**EXCERPTED DATA**
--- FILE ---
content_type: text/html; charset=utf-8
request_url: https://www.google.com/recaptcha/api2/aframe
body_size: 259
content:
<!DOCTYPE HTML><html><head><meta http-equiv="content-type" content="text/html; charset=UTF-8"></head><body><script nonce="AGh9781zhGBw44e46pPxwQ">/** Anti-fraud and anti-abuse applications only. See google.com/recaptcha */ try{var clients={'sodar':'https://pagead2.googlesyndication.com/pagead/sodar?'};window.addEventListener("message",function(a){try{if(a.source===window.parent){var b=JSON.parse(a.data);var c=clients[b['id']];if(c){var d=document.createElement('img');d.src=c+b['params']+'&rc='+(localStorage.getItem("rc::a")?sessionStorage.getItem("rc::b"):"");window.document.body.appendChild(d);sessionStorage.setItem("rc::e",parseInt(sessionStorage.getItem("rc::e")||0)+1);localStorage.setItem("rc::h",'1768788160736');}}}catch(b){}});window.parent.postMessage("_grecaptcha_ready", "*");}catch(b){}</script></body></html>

**WORK ITEM**
A verbatim copy of the listing is needed.

**ANSWER SECTION**
--- FILE ---
content_type: text/html; charset=utf-8
request_url: https://www.google.com/recaptcha/api2/aframe
body_size: 259
content:
<!DOCTYPE HTML><html><head><meta http-equiv="content-type" content="text/html; charset=UTF-8"></head><body><script nonce="AGh9781zhGBw44e46pPxwQ">/** Anti-fraud and anti-abuse applications only. See google.com/recaptcha */ try{var clients={'sodar':'https://pagead2.googlesyndication.com/pagead/sodar?'};window.addEventListener("message",function(a){try{if(a.source===window.parent){var b=JSON.parse(a.data);var c=clients[b['id']];if(c){var d=document.createElement('img');d.src=c+b['params']+'&rc='+(localStorage.getItem("rc::a")?sessionStorage.getItem("rc::b"):"");window.document.body.appendChild(d);sessionStorage.setItem("rc::e",parseInt(sessionStorage.getItem("rc::e")||0)+1);localStorage.setItem("rc::h",'1768788160736');}}}catch(b){}});window.parent.postMessage("_grecaptcha_ready", "*");}catch(b){}</script></body></html>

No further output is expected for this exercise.